Проходим внутрь. Пожимаем руку отцу. Старик - молодец, держится прямо, рука твердая.
Идем по узкому проходу между гробом и сидящими у стены женщинами. Толина мать уже не плачет - хрипит. Галя сидит в изголовье, молчит. Редактор наклоняется к ней, что-то убежденно говорит.
Я смотрю на Толю. Он мало изменился, только лицо стало упрямым, непреклонным. Возле рук, на саване, лежит газета с некрологом. Я ловлю себя на желании сообщить кому-нибудь, ну хотя бы стоявшему в дверях подполковнику о своем авторстве.
Редактор поправляет гвоздику, склонившуюся Толе на плечо, обходит гроб. Мы идем следом. Я отвожу взгляд, чтобы не встречаться с глазами Гали.
Выходим на площадку, как по команде, достаем сигареты.
Утро. С неба сыплет снежок, первый в этом году. Мы собираемся у Толиного подъезда.
Толю будут хоронить в М. Там родовое кладбище Ножкиных. Через два часа вереница машин пристроится в кильватер автобусу с траурными полосами по бокам. Сорок километров до М. - последний путь Толи.
Нас пока немного, остальные подойдут к выносу.
- Давайте наверх, - говорит Амиран. - Может быть, надо помочь.
Но в квартире полно людей. Наша помощь не требуется.
На тумбочке в прихожей раскрытый альбом. Перелистываю его. Толя малыш в ползунках. Толя - пионер. Толя - солдат. Толя с матерью. Толя с женой. Толя с дочкой. Толя...
!!!
Здесь говорят только шепотом, мой вскрик вызывает переполох. Из комнаты, где лежит Толя, выходит Галя. У нее красивое, слепленное с иконы лицо и уродливые, толстые, как тумбы, ноги.
На фотографии рядом с Толей сидит, положив ему руку на плечо...
- Это Игорь, - говорит Галя. - Мы вместе жили в коммуналке.
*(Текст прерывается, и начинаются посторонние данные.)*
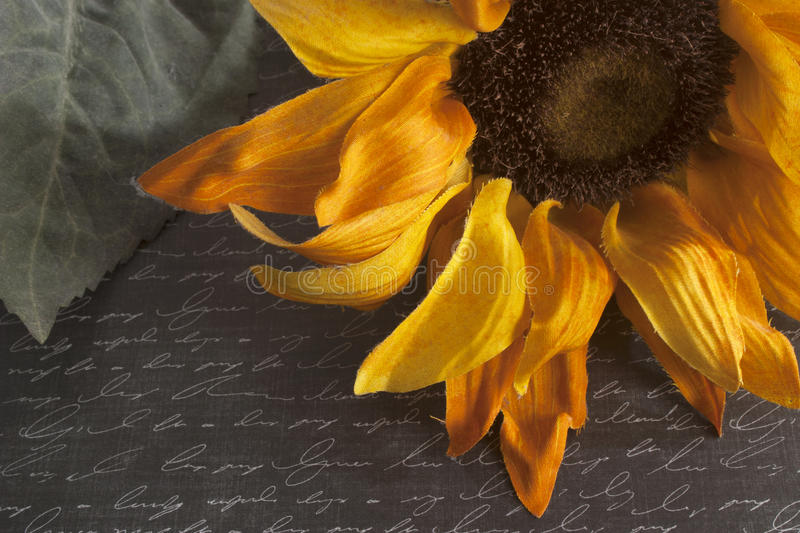 Download Sunflower On Script Written Background Royalty Free Stock Photography - Image: 34233677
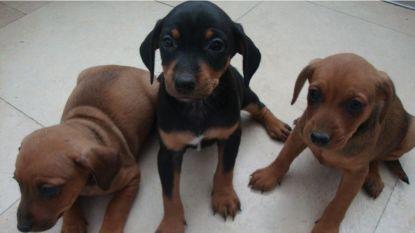 Dieven doden moederhond Luna (3) en nemen haar 10 pups mee in Nederlandse Beers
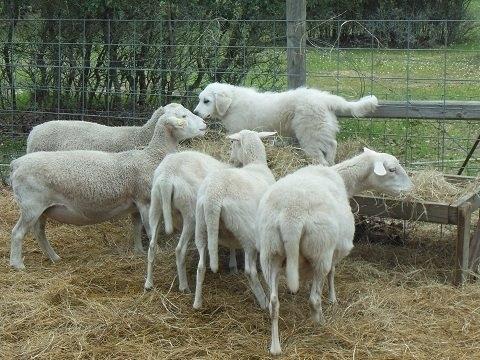 Texas lambs - 9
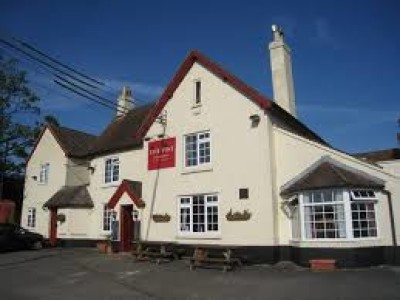 A339 dog walk and dog-friendly pub, Hampshire - Driving with Dogs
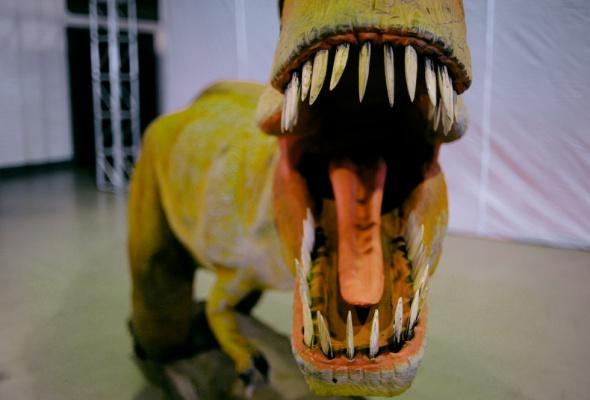 Динозаврики - Фото №0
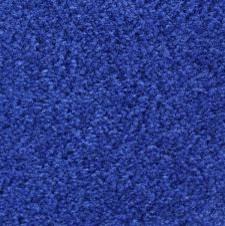 What Colors Go With Royal Blue Carpet Vidalondon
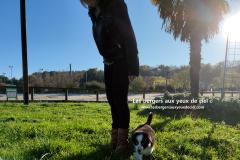 chiot berger australien noir tricolore aux yeux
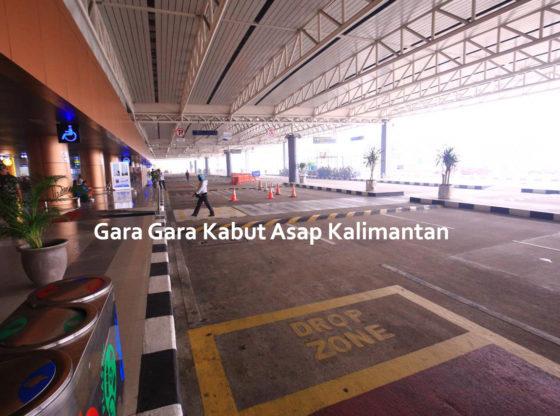 kabutasap 560x416 - Gara Gara Kabut Asap Kalimantan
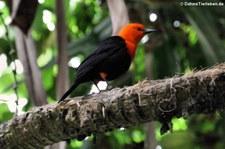 Rotkopfstärling (Amblyramphus holosericeus) im Weltvogelpark Walsrode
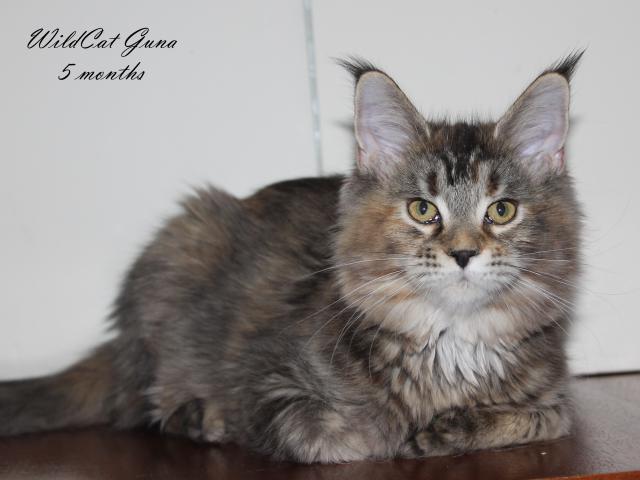 Кошка. Мэйн-кун . Продаю в Красноярске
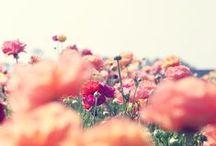 Les Fleurs / by Marrit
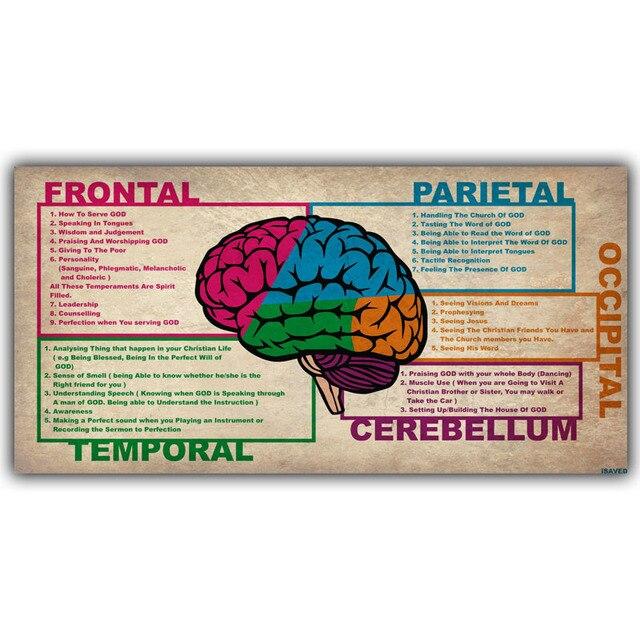 Menschlicher Wissenschaft Menschliche Gehirn Diagramm Lappen ...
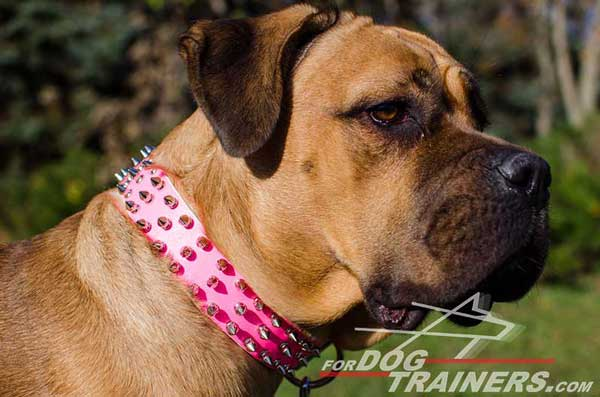 Spiked Pink Leather Cane Corso Collar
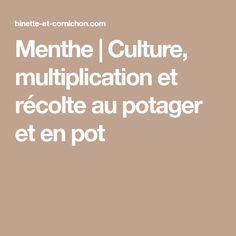 Menthe | Culture, multiplication et récolte au potager et en pot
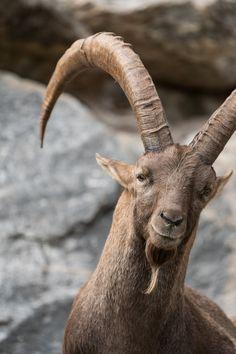 Höchstgelegener  Zoo Europas - Alpenzoo Innsbruck :: Bustiger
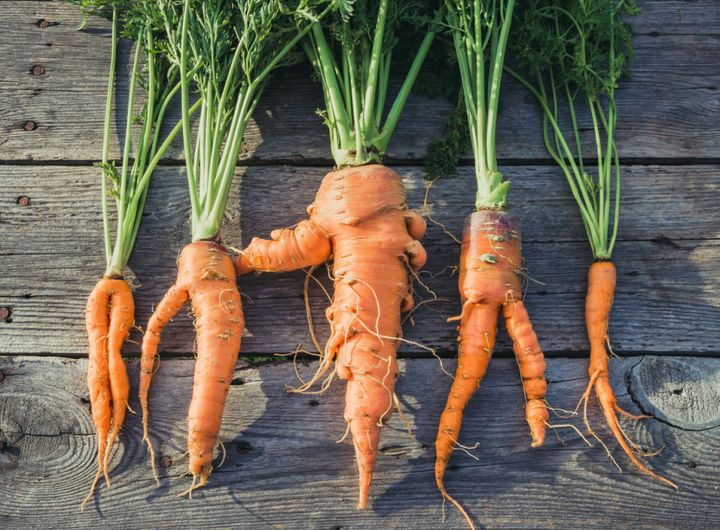 These carrots might look a little funny but they're still delicious and edible.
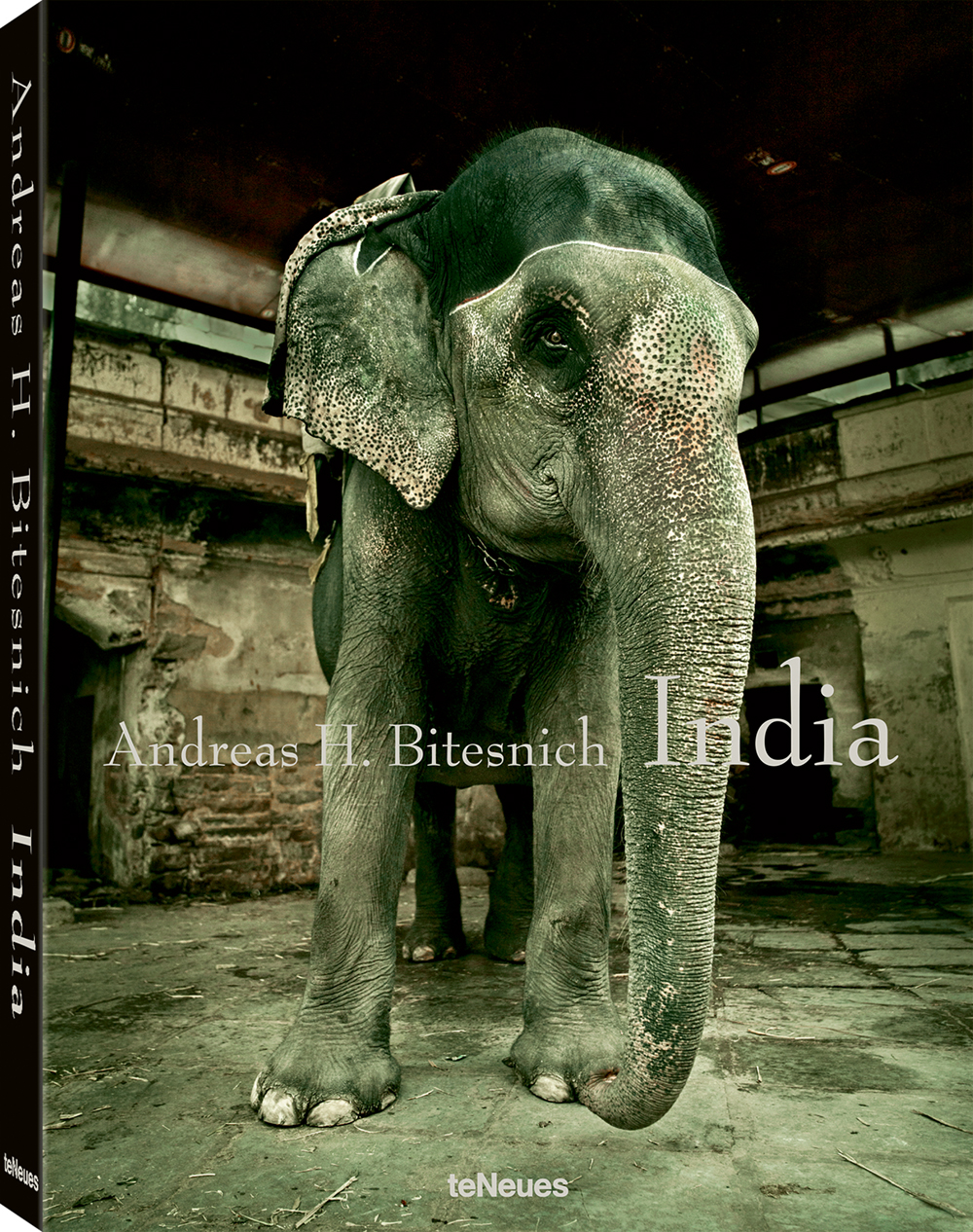 © India by Andreas H. Bitesnich, published by teNeues, $95, www.teneues.com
- Они дружили? - спрашиваю я.
- Если это можно назвать дружбой... Толя ни с кем не сходился близко. Они часто спорили, Толя горячился, выходил из себя, а Игорь посмеивался, будто специально заводил его. Иногда он откровенно издевался над Толей, но Толя ничего не хотел замечать. А от меня отмахивался: дескать, Игорь сам не понимает, какой он несчастный человек. Как-то я не выдержала и сказала Игорю, чтобы он больше не приходил. Толя, узнав об этом, неделю со мной не разговаривал и тогда же вклеил в альбом эту фотографию. Кто Толю знает... знал, этому не удивится. Ты знаком с Игорем?
- Да, случайно.
- За несколько дней до... - она осекается, боясь назвать то, что уже свершилось. - Сидим ужинаем, и Толя вдруг без всякой связи говорит: "Если тебе встретится Игорь, перейди на другую сторону улицы". И все. Вопросы задавать ему было бесполезно. - Она поправляет черную косынку. - А назавтра после этого Игорь неожиданно пришел сюда. Он вел себя странно, говорил, что Толе не простят какую-то статью, что в тресте, за который Толя взялся, сидит мафия, просил меня повлиять на Толю. И я, дура, когда Толя пришел с работы... Он разнервничался, раскричался. В последние дни он все время раздражался, меня совсем не слушал, а чуть что, сразу кулаком по столу и кричит, кричит на меня, а перед собой будто кого другого видит... Жалко его становилось, слов не найти...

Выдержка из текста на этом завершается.